United States District Court, C.D. California

December 17, 2019

BRETT WALKER, Petitioner,
v.
D. ASUNICON, Respondent.

          ORDER DISMISSING PETITION FOR WRIT OF HABEAS CORPUS

          HON. SHASHI H. KEWALRAMANI, U.S. MAGISTRATE JUDGE.

         On August 6, 2018, Petitioner Brett Walker (“Petitioner”), proceeding pro se, signed and subsequently filed a Petition for Writ of Habeas Corpus (“Pet.” or “Petition”) pursuant to 28 U.S.C. § 2254, challenging his 2014 conviction of robbery with a gun enhancement. Electronic Case Filing Number (“ECF No.”) 1. Both parties have consented to proceed before a United States Magistrate Judge. ECF Nos. 2, 14.

         In the Petition, Petitioner alleges two sentencing error claims. Because neither of Petitioner's claims is cognizable on federal habeas review and because they also fail on the merits, the Court DENIES the claims and DISMISSES the Petition with prejudice.

         I. PROCEDURAL HISTORY

         A. State Proceedings

         On May 1, 2014, Petitioner pleaded no contest to one count of robbery and admitted a related firearm allegation in the Los Angeles County Superior Court. Electronic Case Filing Number (“ECF No.”) 16-1 at 4-5.[1] The trial court sentenced Petitioner to two years for the robbery plus ten years for the firearm enhancement. Id. Petitioner did not appeal and his conviction became final 60 days later, on June 30, 2014, when his time to file a notice of appeal ran. Cal. R. Ct. 8.308(a).

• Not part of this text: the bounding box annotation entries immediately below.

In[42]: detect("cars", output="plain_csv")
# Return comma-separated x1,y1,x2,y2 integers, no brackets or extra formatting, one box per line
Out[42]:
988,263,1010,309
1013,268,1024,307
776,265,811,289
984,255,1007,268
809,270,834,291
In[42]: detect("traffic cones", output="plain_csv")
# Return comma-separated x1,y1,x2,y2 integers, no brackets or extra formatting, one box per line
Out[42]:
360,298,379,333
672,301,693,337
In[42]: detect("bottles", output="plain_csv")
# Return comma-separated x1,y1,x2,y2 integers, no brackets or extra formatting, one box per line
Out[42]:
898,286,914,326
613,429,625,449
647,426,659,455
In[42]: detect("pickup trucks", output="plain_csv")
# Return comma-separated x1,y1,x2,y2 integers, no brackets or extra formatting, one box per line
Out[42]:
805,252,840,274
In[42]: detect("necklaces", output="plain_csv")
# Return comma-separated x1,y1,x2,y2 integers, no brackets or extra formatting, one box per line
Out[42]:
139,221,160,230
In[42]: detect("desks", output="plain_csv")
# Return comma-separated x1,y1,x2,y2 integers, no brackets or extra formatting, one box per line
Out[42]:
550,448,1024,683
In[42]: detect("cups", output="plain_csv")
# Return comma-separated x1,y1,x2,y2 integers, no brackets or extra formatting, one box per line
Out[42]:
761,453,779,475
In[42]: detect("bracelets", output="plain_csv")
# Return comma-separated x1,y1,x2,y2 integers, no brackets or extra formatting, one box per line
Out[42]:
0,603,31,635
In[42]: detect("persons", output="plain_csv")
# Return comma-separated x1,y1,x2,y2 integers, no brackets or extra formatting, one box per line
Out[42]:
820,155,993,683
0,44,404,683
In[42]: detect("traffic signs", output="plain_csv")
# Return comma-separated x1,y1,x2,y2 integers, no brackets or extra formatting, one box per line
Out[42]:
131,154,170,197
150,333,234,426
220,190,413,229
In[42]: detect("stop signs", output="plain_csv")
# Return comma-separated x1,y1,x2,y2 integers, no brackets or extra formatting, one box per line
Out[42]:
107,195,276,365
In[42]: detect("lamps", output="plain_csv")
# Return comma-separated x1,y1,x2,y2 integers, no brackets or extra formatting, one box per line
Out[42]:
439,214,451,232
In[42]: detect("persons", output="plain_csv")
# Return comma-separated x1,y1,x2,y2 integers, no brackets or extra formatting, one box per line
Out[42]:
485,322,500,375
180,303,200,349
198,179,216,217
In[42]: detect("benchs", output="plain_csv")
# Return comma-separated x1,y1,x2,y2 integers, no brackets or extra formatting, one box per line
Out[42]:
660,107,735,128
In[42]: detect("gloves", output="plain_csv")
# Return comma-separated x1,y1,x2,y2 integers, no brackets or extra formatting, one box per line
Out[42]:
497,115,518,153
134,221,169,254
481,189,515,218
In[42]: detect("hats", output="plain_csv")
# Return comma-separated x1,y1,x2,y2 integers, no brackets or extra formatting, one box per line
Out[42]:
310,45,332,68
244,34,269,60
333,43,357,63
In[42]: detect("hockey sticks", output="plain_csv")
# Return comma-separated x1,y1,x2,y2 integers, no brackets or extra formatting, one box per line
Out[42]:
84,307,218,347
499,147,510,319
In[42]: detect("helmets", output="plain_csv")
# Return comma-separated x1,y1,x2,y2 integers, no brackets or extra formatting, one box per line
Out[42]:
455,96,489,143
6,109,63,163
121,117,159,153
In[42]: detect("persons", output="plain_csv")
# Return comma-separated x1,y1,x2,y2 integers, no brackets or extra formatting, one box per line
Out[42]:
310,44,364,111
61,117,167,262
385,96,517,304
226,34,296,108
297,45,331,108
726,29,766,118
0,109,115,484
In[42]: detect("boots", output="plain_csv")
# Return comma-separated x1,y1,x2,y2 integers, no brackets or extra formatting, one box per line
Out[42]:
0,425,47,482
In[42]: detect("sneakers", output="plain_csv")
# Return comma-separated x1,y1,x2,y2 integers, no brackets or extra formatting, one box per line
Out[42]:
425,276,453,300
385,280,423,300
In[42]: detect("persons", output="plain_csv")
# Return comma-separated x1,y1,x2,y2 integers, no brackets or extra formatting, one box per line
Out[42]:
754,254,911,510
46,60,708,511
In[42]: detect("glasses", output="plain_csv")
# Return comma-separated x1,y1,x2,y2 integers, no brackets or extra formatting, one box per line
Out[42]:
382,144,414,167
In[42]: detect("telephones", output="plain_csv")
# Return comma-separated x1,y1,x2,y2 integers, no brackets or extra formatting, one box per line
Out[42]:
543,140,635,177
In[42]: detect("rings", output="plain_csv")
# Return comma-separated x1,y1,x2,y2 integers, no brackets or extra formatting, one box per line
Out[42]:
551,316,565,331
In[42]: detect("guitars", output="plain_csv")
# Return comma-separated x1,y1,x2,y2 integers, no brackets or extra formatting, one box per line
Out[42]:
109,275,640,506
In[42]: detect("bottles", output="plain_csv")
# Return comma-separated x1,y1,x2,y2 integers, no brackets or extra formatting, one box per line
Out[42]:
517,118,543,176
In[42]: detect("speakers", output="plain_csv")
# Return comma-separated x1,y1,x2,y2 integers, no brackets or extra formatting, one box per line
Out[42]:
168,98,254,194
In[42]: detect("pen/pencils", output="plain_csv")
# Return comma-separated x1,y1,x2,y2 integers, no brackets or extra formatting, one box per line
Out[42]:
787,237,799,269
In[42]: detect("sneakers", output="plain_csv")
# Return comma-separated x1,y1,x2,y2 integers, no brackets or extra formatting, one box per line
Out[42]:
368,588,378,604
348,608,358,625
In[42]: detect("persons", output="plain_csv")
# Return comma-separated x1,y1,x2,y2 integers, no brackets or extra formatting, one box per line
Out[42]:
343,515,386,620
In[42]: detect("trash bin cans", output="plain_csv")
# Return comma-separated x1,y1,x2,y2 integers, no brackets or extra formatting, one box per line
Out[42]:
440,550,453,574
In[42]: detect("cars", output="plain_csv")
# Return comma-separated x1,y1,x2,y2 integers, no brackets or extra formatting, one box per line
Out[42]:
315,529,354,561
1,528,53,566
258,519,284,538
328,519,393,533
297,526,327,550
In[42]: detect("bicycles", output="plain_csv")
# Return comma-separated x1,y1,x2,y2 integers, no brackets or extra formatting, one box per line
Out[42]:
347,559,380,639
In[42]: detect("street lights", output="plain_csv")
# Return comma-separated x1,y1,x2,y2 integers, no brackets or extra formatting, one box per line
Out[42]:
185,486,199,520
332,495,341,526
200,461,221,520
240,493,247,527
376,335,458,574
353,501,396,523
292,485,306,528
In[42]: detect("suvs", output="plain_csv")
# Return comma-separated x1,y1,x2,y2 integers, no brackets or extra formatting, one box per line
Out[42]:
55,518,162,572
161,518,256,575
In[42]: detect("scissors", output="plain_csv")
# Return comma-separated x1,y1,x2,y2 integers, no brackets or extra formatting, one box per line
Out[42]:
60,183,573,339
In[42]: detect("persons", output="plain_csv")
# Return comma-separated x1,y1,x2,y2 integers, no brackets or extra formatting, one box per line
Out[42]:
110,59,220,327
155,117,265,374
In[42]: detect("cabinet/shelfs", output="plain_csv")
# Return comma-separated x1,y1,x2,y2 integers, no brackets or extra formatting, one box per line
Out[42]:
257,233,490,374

         Some three years later, on June 5, 2017, Petitioner constructively filed[2] a motion in the state superior court to modify his sentence under Proposition 57, arguing that his robbery conviction should be deemed a nonviolent felony so as to make him immediately eligible for parole consideration. ECF No. 16-2. The superior court denied the motion on June 13, 2017, finding that Proposition 57 does not apply to a violent crime such as robbery. ECF No. 16-1 at 5.

         Then, on June 18 and August 23, 2017, Petitioner sought relief again in the superior court, requesting that that court retroactively apply Proposition 57's juvenile justice reforms because he was a juvenile when convicted, and refer his case to the juvenile court for a fitness hearing. ECF Nos. 16-3, 16-4. The superior court denied the request in a reasoned order on September 1, 2017. ECF No. 16-1 at 6. Petitioner thereafter sought reconsideration of the superior court's order, which the superior court denied on October 4, 2017. Id.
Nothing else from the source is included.